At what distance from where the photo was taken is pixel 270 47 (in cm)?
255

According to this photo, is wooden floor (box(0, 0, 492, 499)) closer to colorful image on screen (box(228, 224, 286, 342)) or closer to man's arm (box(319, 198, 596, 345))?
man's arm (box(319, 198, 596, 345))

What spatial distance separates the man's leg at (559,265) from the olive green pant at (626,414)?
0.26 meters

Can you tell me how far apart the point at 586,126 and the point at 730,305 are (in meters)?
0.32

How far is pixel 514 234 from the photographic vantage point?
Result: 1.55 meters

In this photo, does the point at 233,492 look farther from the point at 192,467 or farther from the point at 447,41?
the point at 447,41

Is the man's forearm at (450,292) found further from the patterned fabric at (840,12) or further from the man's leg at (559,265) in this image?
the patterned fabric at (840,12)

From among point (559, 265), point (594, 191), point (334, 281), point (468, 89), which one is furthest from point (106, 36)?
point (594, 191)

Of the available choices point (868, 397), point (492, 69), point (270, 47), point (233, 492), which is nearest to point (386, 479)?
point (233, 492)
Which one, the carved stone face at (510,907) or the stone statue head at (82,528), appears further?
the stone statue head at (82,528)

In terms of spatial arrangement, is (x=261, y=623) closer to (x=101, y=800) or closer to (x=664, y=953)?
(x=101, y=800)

################

# WORK TO COMPLETE:
Rewrite all the items above, substituting "hardwood floor" for "wooden floor" and leaving everything else unchanged.

# IN RESPONSE:
At what distance from where the photo was taken is pixel 270 47 (in cm)?
255

According to this photo, is hardwood floor (box(0, 0, 492, 499)) closer to colorful image on screen (box(228, 224, 286, 342)) or closer to man's arm (box(319, 198, 596, 345))?
man's arm (box(319, 198, 596, 345))

What spatial distance separates the man's leg at (559,265) from the olive green pant at (626,414)?
0.26 meters

Can you tell me how far apart the point at 586,126 and the point at 730,305 are (in meters)?
0.32

How far is pixel 514 234 from the photographic vantage point?
Result: 1.55 meters

In this photo, does the point at 233,492 look farther from the point at 192,467 or farther from the point at 447,41?
the point at 447,41

Is the man's forearm at (450,292) found further from the patterned fabric at (840,12) or further from the man's leg at (559,265) in this image?
the patterned fabric at (840,12)

From among point (559, 265), point (594, 191), point (334, 281), point (468, 89), which one is furthest from point (106, 36)?
point (594, 191)

Of the available choices point (868, 397), point (492, 69), point (270, 47), point (233, 492), which is nearest to point (386, 479)?
point (233, 492)
Which one, the carved stone face at (510,907) or the stone statue head at (82,528), appears further?
the stone statue head at (82,528)

In terms of spatial arrangement, is (x=261, y=623) closer to (x=101, y=800) or closer to (x=664, y=953)?
(x=101, y=800)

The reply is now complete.